Bizarrely Brilliant: 2015 Ashes Series Review

As always, an Ashes summer conjures up high expectations of fearsome rivalry and exciting cricket. It cannot be denied that these were the main features of the 2015 series, even if the series was unconventional in the fact there were less nail biting final days and more three day victories.

The series saw England and Australia go head to head in one of the most bizarre series of the modern era. Whilst a score line of 3-2 would suggest a hard fought and close battle between the two sides, with England eventually coming out on top, the series was actually a series of matches and sessions dominated by one team at one time.

After all it isn’t very often you see a five match series have just 18 days of cricket played.

Generally speaking, a series of games in which one side dominates the match entirely may seem both dull and tedious; that couldn’t be further from the truth in terms of this series, with both sides showing glimpses of brilliance, as well as utterly embarrassing themselves at times.

The series started off in explosive fashion at Cardiff, with England winning by 169 runs after recovering from 43-3 on the first day, with an incredible 134 from Joe Root. A lower order partnership between Ali and Broad elevated England to 430 all out, which was inevitably Australia’s downfall.

It was Edgbaston however, that was the turning point of the series.

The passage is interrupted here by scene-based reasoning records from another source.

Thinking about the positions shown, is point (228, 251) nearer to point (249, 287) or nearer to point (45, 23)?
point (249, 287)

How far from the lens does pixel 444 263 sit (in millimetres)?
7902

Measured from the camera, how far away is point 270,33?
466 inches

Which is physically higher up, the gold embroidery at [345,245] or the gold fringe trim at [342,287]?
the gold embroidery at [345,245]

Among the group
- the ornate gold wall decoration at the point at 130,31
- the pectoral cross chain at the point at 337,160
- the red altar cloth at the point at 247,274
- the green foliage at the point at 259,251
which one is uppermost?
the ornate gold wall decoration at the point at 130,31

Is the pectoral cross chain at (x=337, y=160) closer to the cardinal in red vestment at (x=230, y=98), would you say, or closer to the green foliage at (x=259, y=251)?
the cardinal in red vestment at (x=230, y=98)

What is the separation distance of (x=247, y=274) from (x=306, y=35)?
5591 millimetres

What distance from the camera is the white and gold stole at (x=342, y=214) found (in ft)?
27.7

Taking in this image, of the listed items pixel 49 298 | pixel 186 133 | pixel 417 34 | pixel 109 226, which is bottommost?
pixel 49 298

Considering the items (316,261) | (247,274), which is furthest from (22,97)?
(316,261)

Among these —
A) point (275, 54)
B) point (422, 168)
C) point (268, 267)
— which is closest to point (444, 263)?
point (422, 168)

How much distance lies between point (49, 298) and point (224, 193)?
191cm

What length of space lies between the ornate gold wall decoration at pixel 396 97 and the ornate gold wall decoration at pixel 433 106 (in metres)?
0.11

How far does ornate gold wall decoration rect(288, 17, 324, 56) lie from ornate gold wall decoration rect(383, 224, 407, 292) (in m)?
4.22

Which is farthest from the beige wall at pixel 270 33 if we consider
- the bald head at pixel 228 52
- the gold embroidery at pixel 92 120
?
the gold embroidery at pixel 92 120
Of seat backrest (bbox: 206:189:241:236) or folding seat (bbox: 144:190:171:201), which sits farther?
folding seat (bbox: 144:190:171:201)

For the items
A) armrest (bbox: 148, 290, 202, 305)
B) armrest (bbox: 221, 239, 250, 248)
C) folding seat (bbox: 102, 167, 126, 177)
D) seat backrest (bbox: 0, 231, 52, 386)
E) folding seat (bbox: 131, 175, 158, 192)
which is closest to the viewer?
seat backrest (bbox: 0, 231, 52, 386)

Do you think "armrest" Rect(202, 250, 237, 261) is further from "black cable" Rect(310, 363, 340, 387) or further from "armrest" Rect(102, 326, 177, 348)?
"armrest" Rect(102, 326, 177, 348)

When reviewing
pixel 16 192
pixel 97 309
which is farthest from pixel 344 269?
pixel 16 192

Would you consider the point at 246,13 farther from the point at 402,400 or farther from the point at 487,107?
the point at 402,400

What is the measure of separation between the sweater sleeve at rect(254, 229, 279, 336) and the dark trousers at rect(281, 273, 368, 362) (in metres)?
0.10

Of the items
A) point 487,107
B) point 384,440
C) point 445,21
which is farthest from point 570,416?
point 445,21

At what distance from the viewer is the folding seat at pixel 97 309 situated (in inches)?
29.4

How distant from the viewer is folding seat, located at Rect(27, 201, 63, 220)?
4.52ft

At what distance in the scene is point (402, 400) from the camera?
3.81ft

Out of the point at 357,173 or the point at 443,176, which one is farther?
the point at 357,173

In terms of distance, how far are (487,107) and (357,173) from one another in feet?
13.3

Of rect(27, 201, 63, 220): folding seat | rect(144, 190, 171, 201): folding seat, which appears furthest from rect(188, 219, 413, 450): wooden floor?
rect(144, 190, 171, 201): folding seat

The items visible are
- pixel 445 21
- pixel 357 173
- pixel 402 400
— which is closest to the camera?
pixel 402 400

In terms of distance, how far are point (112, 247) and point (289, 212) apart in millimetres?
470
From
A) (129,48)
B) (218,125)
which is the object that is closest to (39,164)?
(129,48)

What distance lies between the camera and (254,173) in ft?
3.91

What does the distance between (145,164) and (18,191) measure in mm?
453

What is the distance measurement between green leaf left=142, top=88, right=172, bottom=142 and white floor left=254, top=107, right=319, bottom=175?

However, England fans feared that Australia had found their form when they came back hard at Lords to beat the hosts by 405 runs. With first innings heroics from Rogers (173) and Smith (215), England were unable to respond, falling for just 103 in their second innings, levelling the series and leaving England fans questioning whether the momentum had fatally shifted.

It was Edgbaston however, that was the turning point of the series. James Anderson performed in that way he so often does to take 6 wickets and dismiss Australia for 136 in the first innings. Australia’s second innings saw a very welcome return for Steven Finn, who also took 6 wickets, sealing Australia’s fate and allowing England to coast to a meagre 124 target, and winning by 8 wickets.

With England regaining the Ashes after another mauling of the Australian batting line-up at Trent Bridge, Australia managed to salvage their dignity in the final test at the Oval, giving Michael Clarke a winning send-off and managing to make the series a much closer 3-2.

Moment of the Series

Stuart Broad’s heroics in the first innings at Trent Bridge was, for the English at least, the highlight of the series. In one of the most spellbinding first sessions of a Test match, Broad left both commentators and spectators speechless, as well as the Aussies scratching their heads as to where it all went wrong. The innings lasted all of  18.3 overs, 94 minutes and equated to a grand total of 60 runs (14 of which were extras).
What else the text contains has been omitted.